Fehlt der Parameter, wird der Vorgabewert BE gesetzt.
● Message-ID (optional) &msgguid=<msgguid>
Für EO und EOIO kann zusätzlich die Message-ID über den Parameter msgguid für das Exactly-Once Handling mitgegeben werden. Wird eine ID mehrfach verwendet, so wird vom Server ein HTTP-Status '500' zurückgesendet.
Die Message-ID ist 32 Zeichen lang und darf nur die Zeichen 0 bis 9 und A bis F enthalten. Sie wird persistiert und kann so auf Duplizität überprüft werden. Kann der HTTP-Client (also das Sendersystem) keine Message-ID liefern, wird vom Plain-HTTP-Adapter eine Message-ID erstellt und über die Integration Engine an die Anwendung weitergereicht. In der Anwendung kann dann auf Dokumentenebene eine Duplizitätsprüfung vorgenommen werden, beispielsweise über die Bestellnummer.
● Queue-ID (nur bei Quality-of-Service EOIO) (optional) &queueid=<queueid>
Die Queue-ID darf maximal 16 Zeichen lang sein. Enthalten die ersten acht Zeichen der Queue den Wert 'SAP_ALE_', so wird dieser entfernt, da dieser Wert von SAP reserviert ist und intern verwendet wird.

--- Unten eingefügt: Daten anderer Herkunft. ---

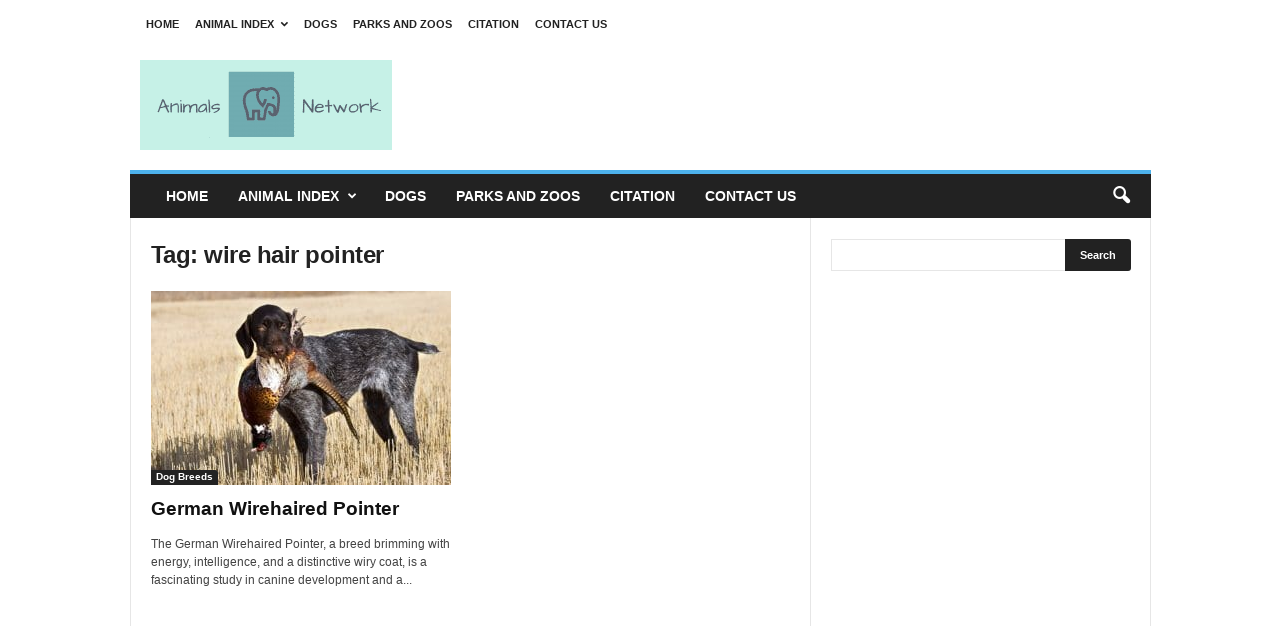

--- FILE ---
content_type: text/html; charset=utf-8
request_url: https://www.google.com/recaptcha/api2/aframe
body_size: 267
content:
<!DOCTYPE HTML><html><head><meta http-equiv="content-type" content="text/html; charset=UTF-8"></head><body><script nonce="tWoxG0rY4WhsrmzzjrB_Dw">/** Anti-fraud and anti-abuse applications only. See google.com/recaptcha */ try{var clients={'sodar':'https://pagead2.googlesyndication.com/pagead/sodar?'};window.addEventListener("message",function(a){try{if(a.source===window.parent){var b=JSON.parse(a.data);var c=clients[b['id']];if(c){var d=document.createElement('img');d.src=c+b['params']+'&rc='+(localStorage.getItem("rc::a")?sessionStorage.getItem("rc::b"):"");window.document.body.appendChild(d);sessionStorage.setItem("rc::e",parseInt(sessionStorage.getItem("rc::e")||0)+1);localStorage.setItem("rc::h",'1769198602563');}}}catch(b){}});window.parent.postMessage("_grecaptcha_ready", "*");}catch(b){}</script></body></html>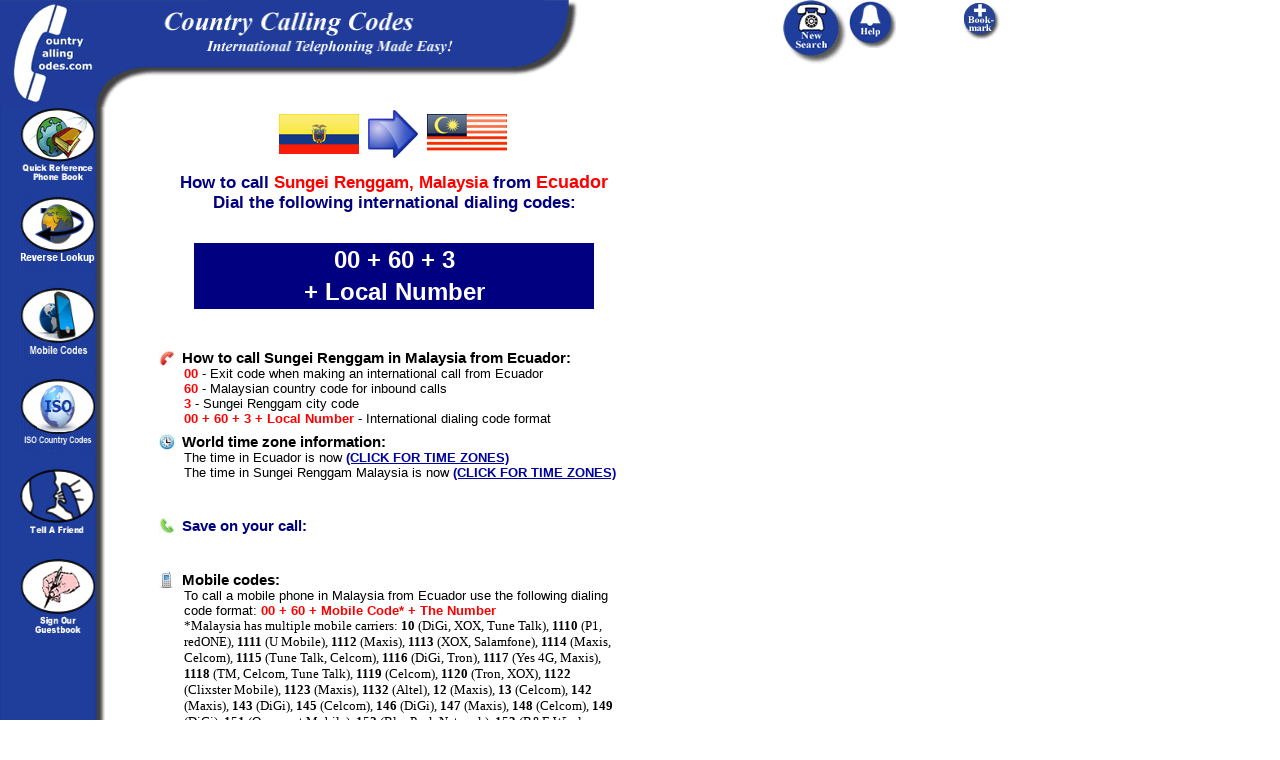

--- FILE ---
content_type: text/html; charset=utf-8
request_url: https://www.google.com/recaptcha/api2/aframe
body_size: 269
content:
<!DOCTYPE HTML><html><head><meta http-equiv="content-type" content="text/html; charset=UTF-8"></head><body><script nonce="7p3Y3kmR79jC1Zz8p6BTGg">/** Anti-fraud and anti-abuse applications only. See google.com/recaptcha */ try{var clients={'sodar':'https://pagead2.googlesyndication.com/pagead/sodar?'};window.addEventListener("message",function(a){try{if(a.source===window.parent){var b=JSON.parse(a.data);var c=clients[b['id']];if(c){var d=document.createElement('img');d.src=c+b['params']+'&rc='+(localStorage.getItem("rc::a")?sessionStorage.getItem("rc::b"):"");window.document.body.appendChild(d);sessionStorage.setItem("rc::e",parseInt(sessionStorage.getItem("rc::e")||0)+1);localStorage.setItem("rc::h",'1769337845351');}}}catch(b){}});window.parent.postMessage("_grecaptcha_ready", "*");}catch(b){}</script></body></html>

Wenn Sie für eingehende Messages eine erhöhte HTTP-Sicherheitsstufe festlegen möchten, führen Sie folgende Schritte durch:
● Legen Sie für den Plain-HTTP-Eingang einen Adapter vom Typ HTTP und Sender im Kommunikationskanal im Integration Directory an.
Das Transport-Protokoll, das Message-Protokoll und die Adapter-Engine sind vorgegeben.
● Sie können unter Sicherheitsprüfung für eingehende Messages festlegen, welche HTTP-Sicherheitsstufe für eingehende Messages vorausgesetzt werden soll. Sie können folgenden Sicherheitsstufen wählen:
○ HTTP (Vorgabewert)
○ HTTPS ohne Client-Authentifizierung
○ HTTPS mit Client-Authentifizierung
● Legen Sie eine entsprechende Sendervereinbarung an.
Siehe
auch: SAP Security Guide XI,
HTTP and SSL, dort
unter Enforcing
HTTP Security for Incoming
Messages
● Um Adapterattribute im Message-Header der XI-Message abzulegen, wählen Sie Adapterspezifische Message-Attribute setzen.
● Um die nicht XI-spezifischen HTTP-Header-Felder oder URL-Parameter zu übernehmen, setzen sie das jeweilige Kennzeichen. Sie können folgende Attribute und deren Werte in den XI-Message-Header ablegen:
Name |
Technischer Name |
Feld 1, …, 6 |
HeaderFieldOne, .... HeaderFieldSix |
Parameter 1, …, 6 |
URLParamOne, …, URLParamSix |
Die Bezeichnung der Felder und Parameter muss der Bezeichnung der Felder und Parameter, die zusätzlich durch einen HTTP-Request versendet werden sollen, entsprechen.
● Um Adapterattribute in der synchronen Response auszuwerten, wählen Sie HTTP-Header-Felder (synchrone Response) und geben Sie die Felder unter Feld 1 bis Feld 6 an.
Unter diesen hier angegebenen Bezeichnungen werden die Felder in die HTTP-Response aufgenommen.
Die technischen Namen der Felder sind HeaderFieldOne,...,HeaderFieldSix.